Pros and Cons on how to model events?

hi all,

I appreciate your thoughts on how to best model the date of events.

A simplified schema of our graph is shown below. It includes two options for how we currently are thinking on how to model the date of an event.
For our purpose an event is a date(time) when a product arrived, was produced, altered (e.g. packaged) or dispatched.
Our goal is to find all products, and the customers who received them and suppliers that delivered them, that are produced from "bad" input products. (this was discussed in How to include multiple leave-nodes in a query that returns a path?).
Now we want to include a date or date-range in the query.

Options:

  1. The date can be modelled on a node or relationship.
    NB In this case we prefer the relationship as that better describes a transition.
  2. A product node is related to a day or date node in a time-tree.

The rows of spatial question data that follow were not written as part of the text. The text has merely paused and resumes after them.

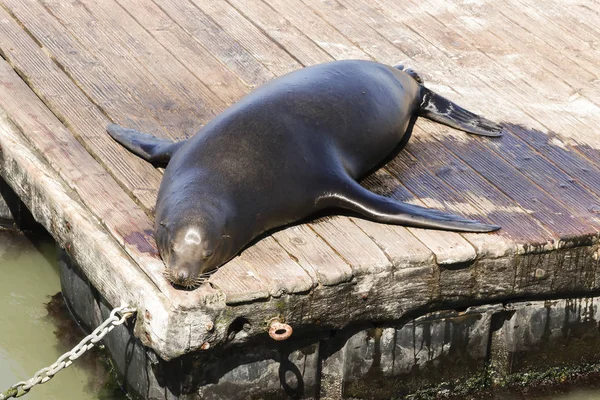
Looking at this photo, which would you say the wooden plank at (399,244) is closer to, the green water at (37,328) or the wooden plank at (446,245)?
the wooden plank at (446,245)

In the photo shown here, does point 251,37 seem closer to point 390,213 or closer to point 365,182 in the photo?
point 365,182

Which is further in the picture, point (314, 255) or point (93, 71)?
point (93, 71)

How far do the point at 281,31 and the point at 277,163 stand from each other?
7.16 ft

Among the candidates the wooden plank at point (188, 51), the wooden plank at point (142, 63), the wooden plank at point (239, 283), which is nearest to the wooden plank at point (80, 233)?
the wooden plank at point (239, 283)

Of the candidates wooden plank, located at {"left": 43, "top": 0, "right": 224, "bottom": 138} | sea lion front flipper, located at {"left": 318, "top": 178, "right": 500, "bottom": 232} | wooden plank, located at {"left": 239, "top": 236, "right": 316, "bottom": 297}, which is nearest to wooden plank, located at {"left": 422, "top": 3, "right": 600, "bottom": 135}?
sea lion front flipper, located at {"left": 318, "top": 178, "right": 500, "bottom": 232}

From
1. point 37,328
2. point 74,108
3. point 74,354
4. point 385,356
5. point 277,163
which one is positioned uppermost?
point 277,163

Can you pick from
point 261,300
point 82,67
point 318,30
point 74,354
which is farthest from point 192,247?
point 318,30

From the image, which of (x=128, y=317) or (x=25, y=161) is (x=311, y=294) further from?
(x=25, y=161)

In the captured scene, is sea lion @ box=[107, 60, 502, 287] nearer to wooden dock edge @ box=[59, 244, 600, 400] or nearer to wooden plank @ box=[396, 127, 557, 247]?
wooden plank @ box=[396, 127, 557, 247]

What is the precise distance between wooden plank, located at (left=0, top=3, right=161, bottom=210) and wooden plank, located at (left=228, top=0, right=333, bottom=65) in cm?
132

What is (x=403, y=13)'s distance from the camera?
6.62 meters

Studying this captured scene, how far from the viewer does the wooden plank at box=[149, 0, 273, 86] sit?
5.59 meters

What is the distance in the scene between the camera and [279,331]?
12.6ft

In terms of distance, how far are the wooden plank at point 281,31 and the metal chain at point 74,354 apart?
237 centimetres
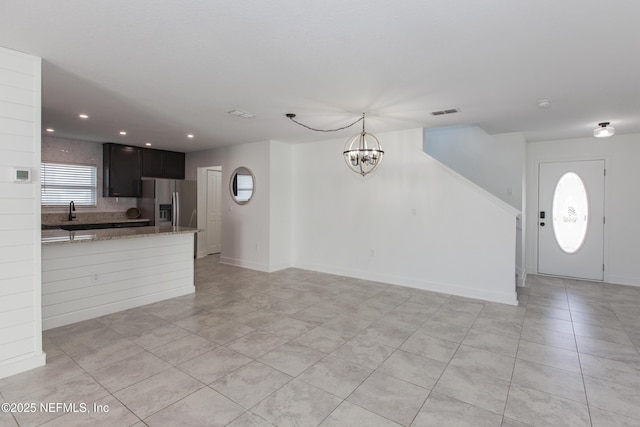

Option 1 seems to be the more 'natural' solution as the date is stored where you expect it. We learned that it's now possible with Neo4j to index properties on a relation, so this could also be a sufficiently fast solution.
But we also read that it's faster with Neo4j to follow a relation than to read a property. Which lead us to option 2; using a time-tree. The query will become more verbose, but probably faster.
A drawback of option 2 may be that the day nodes will become so-called super-nodes (with approx. 100.000 to 200.000 products (all green nodes in the image) linked to a day-node, for each working day of the year). Another drawback is that this approach requires some additional nodes, like the transport-node, that we originally did not require.
The super-node can be mitigated (a bit) by adding hour-nodes to the day-node. But our business is only interested in queries at a day-level, so this may not be an improvement after all...

What is your experience with option 1 or 2? Or what are your thoughts?
And are there more alternatives?

Hi,

I'm not sure I understand that 2nd design where date/times are "first class citizens" - and for that, i would probably use a timeseries database that is optimised for that type of problem.

IMHO:

  • you have the nodes anyway and you can just add properties to them (createdAt, dispatchedAt, packagedAt, etc) , not sure what value you get from decoupling time as an entity.
  • you will probably have supernodes anyway - on a farm/supplier/crop/batch/customer level?

So I would say 1st design makes more sense.

I think the answer depends on how you think you will query the graph. What paths will you take?

The time tree can be useful in some scenarios, you can even have a “Product Day” if you want to reduce the denseness of your Day nodes. Time tree is helpful if many of your questions are along the lines of “given x happend on day z what happened befor/after”.

If your questions are more like: “how was the delivered transport sourced and when” then you would benefit from having the time on the crop/batch/product … nodes insted.

Thanks both for your input. We have decided to check both options and are currently creating the data model and loading the database with sufficient data to perform some meaningfull queries. The performance is of the queries will be important to us.